Geography
- Location: Nassau, New Providence Island, The Bahamas
- Coordinates: 25°04′31″N 77°20′07″W﻿ / ﻿25.075269°N 77.335270°W

Organisation
- Type: General

Services
- Emergency department: Yes

History
- Founded: May 1953; 73 years ago

= Princess Margaret Hospital, Nassau =

Hospital in Nassau, Bahamas

Princess Margaret Hospital or PMH is a public hospital in Nassau, Bahamas. PMH is the largest hospital in The Bahamas, providing primary, secondary, and tertiary healthcare services and one of the two most prominent hospitals, the other being Doctors Hospital. It was opened in 1952 as the Bahamas General Hospital but was renamed the Princess Margaret Hospital in 1955 to coincide with a visit from Princess Margaret, the sister of Queen Elizabeth II, future Queen of the Bahamas.

== History ==
Originally, called the Bahamas General Hospital, the cornerstone for the new hospital was laid by Governor Robert Neville in March 1952. The hospital became operational in May 1953, when the first patients were transferred from the old Prospect Hospital. The first baby was born at PMH on 21 May 1953.

The hospital was renamed in 1955 to honour a visit by Princess Margaret, sister of Queen Elizabeth II and at the time third in line to the throne. It was the first hospital to be named in her honour. Princess Margaret visited the hospital on 28 February 1955 during the last stop of her tour of the British West Indies. A ceremony unveiling the new name was held that day. The hospital's Eye Wing was completed and opened between 1960 and 1961.
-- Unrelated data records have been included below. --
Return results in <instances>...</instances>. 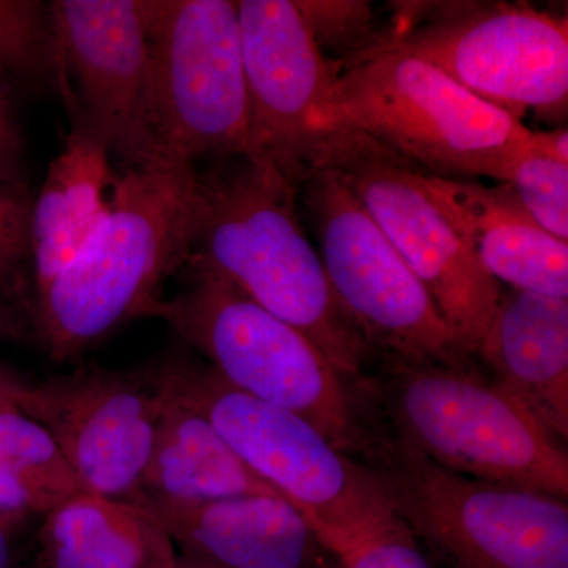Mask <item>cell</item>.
Listing matches in <instances>:
<instances>
[{
    "label": "cell",
    "mask_w": 568,
    "mask_h": 568,
    "mask_svg": "<svg viewBox=\"0 0 568 568\" xmlns=\"http://www.w3.org/2000/svg\"><path fill=\"white\" fill-rule=\"evenodd\" d=\"M336 568H338V567H336Z\"/></svg>",
    "instance_id": "1f68e13d"
},
{
    "label": "cell",
    "mask_w": 568,
    "mask_h": 568,
    "mask_svg": "<svg viewBox=\"0 0 568 568\" xmlns=\"http://www.w3.org/2000/svg\"><path fill=\"white\" fill-rule=\"evenodd\" d=\"M325 170L342 175L432 295L462 349L477 358L503 286L429 196L424 173L347 126L332 142Z\"/></svg>",
    "instance_id": "8fae6325"
},
{
    "label": "cell",
    "mask_w": 568,
    "mask_h": 568,
    "mask_svg": "<svg viewBox=\"0 0 568 568\" xmlns=\"http://www.w3.org/2000/svg\"><path fill=\"white\" fill-rule=\"evenodd\" d=\"M89 493L47 428L18 407H0V526L7 532Z\"/></svg>",
    "instance_id": "44dd1931"
},
{
    "label": "cell",
    "mask_w": 568,
    "mask_h": 568,
    "mask_svg": "<svg viewBox=\"0 0 568 568\" xmlns=\"http://www.w3.org/2000/svg\"><path fill=\"white\" fill-rule=\"evenodd\" d=\"M301 192L335 298L372 353L384 364H476L342 175L320 171Z\"/></svg>",
    "instance_id": "30bf717a"
},
{
    "label": "cell",
    "mask_w": 568,
    "mask_h": 568,
    "mask_svg": "<svg viewBox=\"0 0 568 568\" xmlns=\"http://www.w3.org/2000/svg\"><path fill=\"white\" fill-rule=\"evenodd\" d=\"M335 110L339 125L436 178L497 181L530 134L514 115L387 40L339 70Z\"/></svg>",
    "instance_id": "8992f818"
},
{
    "label": "cell",
    "mask_w": 568,
    "mask_h": 568,
    "mask_svg": "<svg viewBox=\"0 0 568 568\" xmlns=\"http://www.w3.org/2000/svg\"><path fill=\"white\" fill-rule=\"evenodd\" d=\"M33 194L28 181L0 175V298L31 320Z\"/></svg>",
    "instance_id": "cb8c5ba5"
},
{
    "label": "cell",
    "mask_w": 568,
    "mask_h": 568,
    "mask_svg": "<svg viewBox=\"0 0 568 568\" xmlns=\"http://www.w3.org/2000/svg\"><path fill=\"white\" fill-rule=\"evenodd\" d=\"M358 463L396 517L452 568H568L567 499L452 473L379 420Z\"/></svg>",
    "instance_id": "52a82bcc"
},
{
    "label": "cell",
    "mask_w": 568,
    "mask_h": 568,
    "mask_svg": "<svg viewBox=\"0 0 568 568\" xmlns=\"http://www.w3.org/2000/svg\"><path fill=\"white\" fill-rule=\"evenodd\" d=\"M24 386V381L0 366V407H18V399Z\"/></svg>",
    "instance_id": "f1b7e54d"
},
{
    "label": "cell",
    "mask_w": 568,
    "mask_h": 568,
    "mask_svg": "<svg viewBox=\"0 0 568 568\" xmlns=\"http://www.w3.org/2000/svg\"><path fill=\"white\" fill-rule=\"evenodd\" d=\"M14 556L11 548V536L0 526V568H13Z\"/></svg>",
    "instance_id": "f546056e"
},
{
    "label": "cell",
    "mask_w": 568,
    "mask_h": 568,
    "mask_svg": "<svg viewBox=\"0 0 568 568\" xmlns=\"http://www.w3.org/2000/svg\"><path fill=\"white\" fill-rule=\"evenodd\" d=\"M149 366L163 390L207 418L256 476L304 514L332 558L398 519L368 467L304 417L235 390L189 355Z\"/></svg>",
    "instance_id": "277c9868"
},
{
    "label": "cell",
    "mask_w": 568,
    "mask_h": 568,
    "mask_svg": "<svg viewBox=\"0 0 568 568\" xmlns=\"http://www.w3.org/2000/svg\"><path fill=\"white\" fill-rule=\"evenodd\" d=\"M325 59L338 70L376 50L387 39V24L366 0H295Z\"/></svg>",
    "instance_id": "d4e9b609"
},
{
    "label": "cell",
    "mask_w": 568,
    "mask_h": 568,
    "mask_svg": "<svg viewBox=\"0 0 568 568\" xmlns=\"http://www.w3.org/2000/svg\"><path fill=\"white\" fill-rule=\"evenodd\" d=\"M160 390L163 405L142 493L179 503L253 495L284 497L245 465L207 418L162 386Z\"/></svg>",
    "instance_id": "ffe728a7"
},
{
    "label": "cell",
    "mask_w": 568,
    "mask_h": 568,
    "mask_svg": "<svg viewBox=\"0 0 568 568\" xmlns=\"http://www.w3.org/2000/svg\"><path fill=\"white\" fill-rule=\"evenodd\" d=\"M361 388L384 428L437 466L567 499V452L477 364H384Z\"/></svg>",
    "instance_id": "5b68a950"
},
{
    "label": "cell",
    "mask_w": 568,
    "mask_h": 568,
    "mask_svg": "<svg viewBox=\"0 0 568 568\" xmlns=\"http://www.w3.org/2000/svg\"><path fill=\"white\" fill-rule=\"evenodd\" d=\"M178 276L182 286L148 317L170 325L235 390L304 417L355 462L364 457L375 418L358 384L233 283L190 265Z\"/></svg>",
    "instance_id": "3957f363"
},
{
    "label": "cell",
    "mask_w": 568,
    "mask_h": 568,
    "mask_svg": "<svg viewBox=\"0 0 568 568\" xmlns=\"http://www.w3.org/2000/svg\"><path fill=\"white\" fill-rule=\"evenodd\" d=\"M497 182L508 183L534 222L568 242V132H530L504 164Z\"/></svg>",
    "instance_id": "7402d4cb"
},
{
    "label": "cell",
    "mask_w": 568,
    "mask_h": 568,
    "mask_svg": "<svg viewBox=\"0 0 568 568\" xmlns=\"http://www.w3.org/2000/svg\"><path fill=\"white\" fill-rule=\"evenodd\" d=\"M194 166L121 168L112 207L70 264L33 294L31 321L52 361L67 362L148 317L185 261Z\"/></svg>",
    "instance_id": "7a4b0ae2"
},
{
    "label": "cell",
    "mask_w": 568,
    "mask_h": 568,
    "mask_svg": "<svg viewBox=\"0 0 568 568\" xmlns=\"http://www.w3.org/2000/svg\"><path fill=\"white\" fill-rule=\"evenodd\" d=\"M121 168L99 142L71 130L32 205L33 294L91 241L110 213Z\"/></svg>",
    "instance_id": "ac0fdd59"
},
{
    "label": "cell",
    "mask_w": 568,
    "mask_h": 568,
    "mask_svg": "<svg viewBox=\"0 0 568 568\" xmlns=\"http://www.w3.org/2000/svg\"><path fill=\"white\" fill-rule=\"evenodd\" d=\"M429 196L496 283L568 298V242L541 230L508 183L422 175Z\"/></svg>",
    "instance_id": "2e32d148"
},
{
    "label": "cell",
    "mask_w": 568,
    "mask_h": 568,
    "mask_svg": "<svg viewBox=\"0 0 568 568\" xmlns=\"http://www.w3.org/2000/svg\"><path fill=\"white\" fill-rule=\"evenodd\" d=\"M145 3L149 123L160 155L194 168L242 155L250 103L237 2Z\"/></svg>",
    "instance_id": "ba28073f"
},
{
    "label": "cell",
    "mask_w": 568,
    "mask_h": 568,
    "mask_svg": "<svg viewBox=\"0 0 568 568\" xmlns=\"http://www.w3.org/2000/svg\"><path fill=\"white\" fill-rule=\"evenodd\" d=\"M26 138L11 97L9 78L0 71V175L28 181L24 171Z\"/></svg>",
    "instance_id": "4316f807"
},
{
    "label": "cell",
    "mask_w": 568,
    "mask_h": 568,
    "mask_svg": "<svg viewBox=\"0 0 568 568\" xmlns=\"http://www.w3.org/2000/svg\"><path fill=\"white\" fill-rule=\"evenodd\" d=\"M163 395L151 368L78 366L26 383L18 409L55 440L92 495L132 503L151 459Z\"/></svg>",
    "instance_id": "5bb4252c"
},
{
    "label": "cell",
    "mask_w": 568,
    "mask_h": 568,
    "mask_svg": "<svg viewBox=\"0 0 568 568\" xmlns=\"http://www.w3.org/2000/svg\"><path fill=\"white\" fill-rule=\"evenodd\" d=\"M51 10L71 130L119 168L164 162L149 123L145 0H55Z\"/></svg>",
    "instance_id": "4fadbf2b"
},
{
    "label": "cell",
    "mask_w": 568,
    "mask_h": 568,
    "mask_svg": "<svg viewBox=\"0 0 568 568\" xmlns=\"http://www.w3.org/2000/svg\"><path fill=\"white\" fill-rule=\"evenodd\" d=\"M178 549L160 523L126 500L82 493L44 515L39 568H173Z\"/></svg>",
    "instance_id": "d6986e66"
},
{
    "label": "cell",
    "mask_w": 568,
    "mask_h": 568,
    "mask_svg": "<svg viewBox=\"0 0 568 568\" xmlns=\"http://www.w3.org/2000/svg\"><path fill=\"white\" fill-rule=\"evenodd\" d=\"M179 556L219 568H336L301 510L282 496L179 503L138 493Z\"/></svg>",
    "instance_id": "9a60e30c"
},
{
    "label": "cell",
    "mask_w": 568,
    "mask_h": 568,
    "mask_svg": "<svg viewBox=\"0 0 568 568\" xmlns=\"http://www.w3.org/2000/svg\"><path fill=\"white\" fill-rule=\"evenodd\" d=\"M477 358L555 437L568 436V298L503 287Z\"/></svg>",
    "instance_id": "e0dca14e"
},
{
    "label": "cell",
    "mask_w": 568,
    "mask_h": 568,
    "mask_svg": "<svg viewBox=\"0 0 568 568\" xmlns=\"http://www.w3.org/2000/svg\"><path fill=\"white\" fill-rule=\"evenodd\" d=\"M173 568H219V567H213V566H211V564L200 562V560L182 558V556L178 555V560H175Z\"/></svg>",
    "instance_id": "4dcf8cb0"
},
{
    "label": "cell",
    "mask_w": 568,
    "mask_h": 568,
    "mask_svg": "<svg viewBox=\"0 0 568 568\" xmlns=\"http://www.w3.org/2000/svg\"><path fill=\"white\" fill-rule=\"evenodd\" d=\"M297 196L244 153L194 168L183 267L233 283L315 343L347 381L362 383L372 349L335 298Z\"/></svg>",
    "instance_id": "6da1fadb"
},
{
    "label": "cell",
    "mask_w": 568,
    "mask_h": 568,
    "mask_svg": "<svg viewBox=\"0 0 568 568\" xmlns=\"http://www.w3.org/2000/svg\"><path fill=\"white\" fill-rule=\"evenodd\" d=\"M0 71L58 92L59 67L51 2L0 0Z\"/></svg>",
    "instance_id": "603a6c76"
},
{
    "label": "cell",
    "mask_w": 568,
    "mask_h": 568,
    "mask_svg": "<svg viewBox=\"0 0 568 568\" xmlns=\"http://www.w3.org/2000/svg\"><path fill=\"white\" fill-rule=\"evenodd\" d=\"M338 568H436L402 518L335 556Z\"/></svg>",
    "instance_id": "484cf974"
},
{
    "label": "cell",
    "mask_w": 568,
    "mask_h": 568,
    "mask_svg": "<svg viewBox=\"0 0 568 568\" xmlns=\"http://www.w3.org/2000/svg\"><path fill=\"white\" fill-rule=\"evenodd\" d=\"M387 41L523 122L566 118L568 21L528 3L395 2Z\"/></svg>",
    "instance_id": "9c48e42d"
},
{
    "label": "cell",
    "mask_w": 568,
    "mask_h": 568,
    "mask_svg": "<svg viewBox=\"0 0 568 568\" xmlns=\"http://www.w3.org/2000/svg\"><path fill=\"white\" fill-rule=\"evenodd\" d=\"M26 320L0 298V343L18 339L24 335Z\"/></svg>",
    "instance_id": "83f0119b"
},
{
    "label": "cell",
    "mask_w": 568,
    "mask_h": 568,
    "mask_svg": "<svg viewBox=\"0 0 568 568\" xmlns=\"http://www.w3.org/2000/svg\"><path fill=\"white\" fill-rule=\"evenodd\" d=\"M237 10L250 103L244 155L301 192L345 129L335 110L338 67L316 47L295 0H241Z\"/></svg>",
    "instance_id": "7c38bea8"
}]
</instances>
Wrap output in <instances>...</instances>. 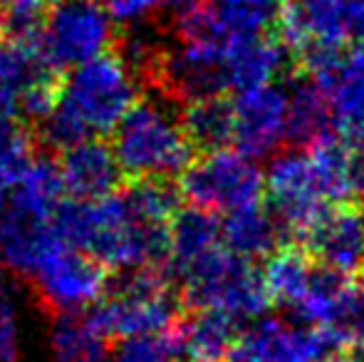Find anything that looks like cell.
<instances>
[{"label": "cell", "instance_id": "6da1fadb", "mask_svg": "<svg viewBox=\"0 0 364 362\" xmlns=\"http://www.w3.org/2000/svg\"><path fill=\"white\" fill-rule=\"evenodd\" d=\"M112 151L127 179H176L196 151L166 97H144L112 129Z\"/></svg>", "mask_w": 364, "mask_h": 362}, {"label": "cell", "instance_id": "7a4b0ae2", "mask_svg": "<svg viewBox=\"0 0 364 362\" xmlns=\"http://www.w3.org/2000/svg\"><path fill=\"white\" fill-rule=\"evenodd\" d=\"M107 340L161 333L176 325L178 298L161 268H132L107 275L102 298L87 310Z\"/></svg>", "mask_w": 364, "mask_h": 362}, {"label": "cell", "instance_id": "3957f363", "mask_svg": "<svg viewBox=\"0 0 364 362\" xmlns=\"http://www.w3.org/2000/svg\"><path fill=\"white\" fill-rule=\"evenodd\" d=\"M139 78L114 53L70 68L60 80L58 105L82 127L87 137H109L129 107L139 100Z\"/></svg>", "mask_w": 364, "mask_h": 362}, {"label": "cell", "instance_id": "277c9868", "mask_svg": "<svg viewBox=\"0 0 364 362\" xmlns=\"http://www.w3.org/2000/svg\"><path fill=\"white\" fill-rule=\"evenodd\" d=\"M181 303L191 310L211 308L235 318L240 325L268 313L270 295L253 261L216 246L176 278Z\"/></svg>", "mask_w": 364, "mask_h": 362}, {"label": "cell", "instance_id": "5b68a950", "mask_svg": "<svg viewBox=\"0 0 364 362\" xmlns=\"http://www.w3.org/2000/svg\"><path fill=\"white\" fill-rule=\"evenodd\" d=\"M178 193L191 206L211 213H228L258 203L263 196V169L258 161L238 149L193 154L186 169L178 174Z\"/></svg>", "mask_w": 364, "mask_h": 362}, {"label": "cell", "instance_id": "8992f818", "mask_svg": "<svg viewBox=\"0 0 364 362\" xmlns=\"http://www.w3.org/2000/svg\"><path fill=\"white\" fill-rule=\"evenodd\" d=\"M117 30L100 0H55L43 13L38 50L60 73L112 50Z\"/></svg>", "mask_w": 364, "mask_h": 362}, {"label": "cell", "instance_id": "52a82bcc", "mask_svg": "<svg viewBox=\"0 0 364 362\" xmlns=\"http://www.w3.org/2000/svg\"><path fill=\"white\" fill-rule=\"evenodd\" d=\"M263 193L268 198V211L280 228L297 236H302L327 208L335 206L307 149L300 147L275 151L268 169L263 171Z\"/></svg>", "mask_w": 364, "mask_h": 362}, {"label": "cell", "instance_id": "ba28073f", "mask_svg": "<svg viewBox=\"0 0 364 362\" xmlns=\"http://www.w3.org/2000/svg\"><path fill=\"white\" fill-rule=\"evenodd\" d=\"M33 285L48 310L77 313L102 298L107 285V268L87 253L55 243L33 271Z\"/></svg>", "mask_w": 364, "mask_h": 362}, {"label": "cell", "instance_id": "9c48e42d", "mask_svg": "<svg viewBox=\"0 0 364 362\" xmlns=\"http://www.w3.org/2000/svg\"><path fill=\"white\" fill-rule=\"evenodd\" d=\"M332 343L320 328L297 318L260 315L238 330L225 362H320L332 353Z\"/></svg>", "mask_w": 364, "mask_h": 362}, {"label": "cell", "instance_id": "30bf717a", "mask_svg": "<svg viewBox=\"0 0 364 362\" xmlns=\"http://www.w3.org/2000/svg\"><path fill=\"white\" fill-rule=\"evenodd\" d=\"M302 238L307 256L320 268L350 278L364 273V203H335Z\"/></svg>", "mask_w": 364, "mask_h": 362}, {"label": "cell", "instance_id": "8fae6325", "mask_svg": "<svg viewBox=\"0 0 364 362\" xmlns=\"http://www.w3.org/2000/svg\"><path fill=\"white\" fill-rule=\"evenodd\" d=\"M233 142L240 154L265 159L285 144V87L270 82L240 90L230 100Z\"/></svg>", "mask_w": 364, "mask_h": 362}, {"label": "cell", "instance_id": "7c38bea8", "mask_svg": "<svg viewBox=\"0 0 364 362\" xmlns=\"http://www.w3.org/2000/svg\"><path fill=\"white\" fill-rule=\"evenodd\" d=\"M307 78L325 92L332 132L347 147L364 151V53L342 50L325 70Z\"/></svg>", "mask_w": 364, "mask_h": 362}, {"label": "cell", "instance_id": "4fadbf2b", "mask_svg": "<svg viewBox=\"0 0 364 362\" xmlns=\"http://www.w3.org/2000/svg\"><path fill=\"white\" fill-rule=\"evenodd\" d=\"M58 169L65 193H70V198H82V201H97V198L109 196L127 181L112 151V144L102 137H87L63 149Z\"/></svg>", "mask_w": 364, "mask_h": 362}, {"label": "cell", "instance_id": "5bb4252c", "mask_svg": "<svg viewBox=\"0 0 364 362\" xmlns=\"http://www.w3.org/2000/svg\"><path fill=\"white\" fill-rule=\"evenodd\" d=\"M273 20L278 43L295 55L310 45L345 48L347 43L340 0H283Z\"/></svg>", "mask_w": 364, "mask_h": 362}, {"label": "cell", "instance_id": "9a60e30c", "mask_svg": "<svg viewBox=\"0 0 364 362\" xmlns=\"http://www.w3.org/2000/svg\"><path fill=\"white\" fill-rule=\"evenodd\" d=\"M288 68V50L265 33L235 35L223 48L225 92L270 85Z\"/></svg>", "mask_w": 364, "mask_h": 362}, {"label": "cell", "instance_id": "2e32d148", "mask_svg": "<svg viewBox=\"0 0 364 362\" xmlns=\"http://www.w3.org/2000/svg\"><path fill=\"white\" fill-rule=\"evenodd\" d=\"M58 243L50 218L18 211L5 203L0 208V256L3 266L30 278L43 256Z\"/></svg>", "mask_w": 364, "mask_h": 362}, {"label": "cell", "instance_id": "e0dca14e", "mask_svg": "<svg viewBox=\"0 0 364 362\" xmlns=\"http://www.w3.org/2000/svg\"><path fill=\"white\" fill-rule=\"evenodd\" d=\"M216 246H220V221L216 213L196 206H178L166 228V261L161 271L176 280L191 263Z\"/></svg>", "mask_w": 364, "mask_h": 362}, {"label": "cell", "instance_id": "ac0fdd59", "mask_svg": "<svg viewBox=\"0 0 364 362\" xmlns=\"http://www.w3.org/2000/svg\"><path fill=\"white\" fill-rule=\"evenodd\" d=\"M220 221V246L230 253L245 258V261H258L265 258L280 246L283 228L275 221V216L265 206L250 203V206L235 208L223 213Z\"/></svg>", "mask_w": 364, "mask_h": 362}, {"label": "cell", "instance_id": "d6986e66", "mask_svg": "<svg viewBox=\"0 0 364 362\" xmlns=\"http://www.w3.org/2000/svg\"><path fill=\"white\" fill-rule=\"evenodd\" d=\"M327 132H332V119L325 92L312 78L300 75L285 87V142L305 149Z\"/></svg>", "mask_w": 364, "mask_h": 362}, {"label": "cell", "instance_id": "ffe728a7", "mask_svg": "<svg viewBox=\"0 0 364 362\" xmlns=\"http://www.w3.org/2000/svg\"><path fill=\"white\" fill-rule=\"evenodd\" d=\"M178 124L193 151H216L233 142V110L223 95L186 102L178 110Z\"/></svg>", "mask_w": 364, "mask_h": 362}, {"label": "cell", "instance_id": "44dd1931", "mask_svg": "<svg viewBox=\"0 0 364 362\" xmlns=\"http://www.w3.org/2000/svg\"><path fill=\"white\" fill-rule=\"evenodd\" d=\"M109 340L85 310L58 313L50 325V355L55 362H109Z\"/></svg>", "mask_w": 364, "mask_h": 362}, {"label": "cell", "instance_id": "7402d4cb", "mask_svg": "<svg viewBox=\"0 0 364 362\" xmlns=\"http://www.w3.org/2000/svg\"><path fill=\"white\" fill-rule=\"evenodd\" d=\"M178 338H181L183 353H188L193 360L220 362L228 355L235 335L240 330V323L230 315L211 308H198L176 325Z\"/></svg>", "mask_w": 364, "mask_h": 362}, {"label": "cell", "instance_id": "603a6c76", "mask_svg": "<svg viewBox=\"0 0 364 362\" xmlns=\"http://www.w3.org/2000/svg\"><path fill=\"white\" fill-rule=\"evenodd\" d=\"M265 258L268 261H265L260 275H263L270 303L295 310L310 285L312 273H315L312 258L307 256L305 248L297 246H278Z\"/></svg>", "mask_w": 364, "mask_h": 362}, {"label": "cell", "instance_id": "cb8c5ba5", "mask_svg": "<svg viewBox=\"0 0 364 362\" xmlns=\"http://www.w3.org/2000/svg\"><path fill=\"white\" fill-rule=\"evenodd\" d=\"M65 198V186L60 179L58 161L48 156H35L28 169L20 174V179L10 186L8 206L18 211L33 213V216L53 218L58 203Z\"/></svg>", "mask_w": 364, "mask_h": 362}, {"label": "cell", "instance_id": "d4e9b609", "mask_svg": "<svg viewBox=\"0 0 364 362\" xmlns=\"http://www.w3.org/2000/svg\"><path fill=\"white\" fill-rule=\"evenodd\" d=\"M332 348L357 350L364 345V280L352 278L330 323L322 328Z\"/></svg>", "mask_w": 364, "mask_h": 362}, {"label": "cell", "instance_id": "484cf974", "mask_svg": "<svg viewBox=\"0 0 364 362\" xmlns=\"http://www.w3.org/2000/svg\"><path fill=\"white\" fill-rule=\"evenodd\" d=\"M35 159V134L18 117L0 119V186L8 188L20 179Z\"/></svg>", "mask_w": 364, "mask_h": 362}, {"label": "cell", "instance_id": "4316f807", "mask_svg": "<svg viewBox=\"0 0 364 362\" xmlns=\"http://www.w3.org/2000/svg\"><path fill=\"white\" fill-rule=\"evenodd\" d=\"M183 353L176 325L161 333L119 338L109 353V362H176Z\"/></svg>", "mask_w": 364, "mask_h": 362}, {"label": "cell", "instance_id": "83f0119b", "mask_svg": "<svg viewBox=\"0 0 364 362\" xmlns=\"http://www.w3.org/2000/svg\"><path fill=\"white\" fill-rule=\"evenodd\" d=\"M20 358V328L18 310L5 288L0 285V362H18Z\"/></svg>", "mask_w": 364, "mask_h": 362}, {"label": "cell", "instance_id": "f1b7e54d", "mask_svg": "<svg viewBox=\"0 0 364 362\" xmlns=\"http://www.w3.org/2000/svg\"><path fill=\"white\" fill-rule=\"evenodd\" d=\"M100 5L107 10L112 23L124 28V25L151 20V15L161 8V0H100Z\"/></svg>", "mask_w": 364, "mask_h": 362}, {"label": "cell", "instance_id": "f546056e", "mask_svg": "<svg viewBox=\"0 0 364 362\" xmlns=\"http://www.w3.org/2000/svg\"><path fill=\"white\" fill-rule=\"evenodd\" d=\"M340 13L347 40L364 43V0H340Z\"/></svg>", "mask_w": 364, "mask_h": 362}, {"label": "cell", "instance_id": "4dcf8cb0", "mask_svg": "<svg viewBox=\"0 0 364 362\" xmlns=\"http://www.w3.org/2000/svg\"><path fill=\"white\" fill-rule=\"evenodd\" d=\"M206 3L208 0H161V8L171 15V20H176V18H181V15L193 13V10H198Z\"/></svg>", "mask_w": 364, "mask_h": 362}, {"label": "cell", "instance_id": "1f68e13d", "mask_svg": "<svg viewBox=\"0 0 364 362\" xmlns=\"http://www.w3.org/2000/svg\"><path fill=\"white\" fill-rule=\"evenodd\" d=\"M223 3L240 5V8L255 10V13H260V15H268V18H273V15H275V10H278V5L283 3V0H223Z\"/></svg>", "mask_w": 364, "mask_h": 362}, {"label": "cell", "instance_id": "d6a6232c", "mask_svg": "<svg viewBox=\"0 0 364 362\" xmlns=\"http://www.w3.org/2000/svg\"><path fill=\"white\" fill-rule=\"evenodd\" d=\"M3 117H15V100L8 90L0 85V119Z\"/></svg>", "mask_w": 364, "mask_h": 362}, {"label": "cell", "instance_id": "836d02e7", "mask_svg": "<svg viewBox=\"0 0 364 362\" xmlns=\"http://www.w3.org/2000/svg\"><path fill=\"white\" fill-rule=\"evenodd\" d=\"M320 362H355L350 358V355H342V353H330V355H325Z\"/></svg>", "mask_w": 364, "mask_h": 362}, {"label": "cell", "instance_id": "e575fe53", "mask_svg": "<svg viewBox=\"0 0 364 362\" xmlns=\"http://www.w3.org/2000/svg\"><path fill=\"white\" fill-rule=\"evenodd\" d=\"M5 201H8V188H3V186H0V208L5 206Z\"/></svg>", "mask_w": 364, "mask_h": 362}, {"label": "cell", "instance_id": "d590c367", "mask_svg": "<svg viewBox=\"0 0 364 362\" xmlns=\"http://www.w3.org/2000/svg\"><path fill=\"white\" fill-rule=\"evenodd\" d=\"M352 360H355V362H364V345H362V348H357V355Z\"/></svg>", "mask_w": 364, "mask_h": 362}, {"label": "cell", "instance_id": "8d00e7d4", "mask_svg": "<svg viewBox=\"0 0 364 362\" xmlns=\"http://www.w3.org/2000/svg\"><path fill=\"white\" fill-rule=\"evenodd\" d=\"M0 285H3V256H0Z\"/></svg>", "mask_w": 364, "mask_h": 362}, {"label": "cell", "instance_id": "74e56055", "mask_svg": "<svg viewBox=\"0 0 364 362\" xmlns=\"http://www.w3.org/2000/svg\"><path fill=\"white\" fill-rule=\"evenodd\" d=\"M188 362H206V360H193V358H191V360H188Z\"/></svg>", "mask_w": 364, "mask_h": 362}]
</instances>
During the COVID-19 pandemic in the Bahamas, Princess Margaret Hospital was placed under pressure due to a lack of bed and morgue space. As a result, they had to use tents outside for intensive care patients as well as hiring a refrigerated container for unclaimed dead bodies that could not fit in the morgue. The Public Hospital Authority appealed to Bahamans not to come to the hospital and to use local community clinics in the meantime.

== Operations ==
The hospital has approximately 405 beds, spread across adult, pediatric, and neonatal units. It also functions as a teaching hospital, supporting the training of healthcare professionals in the country.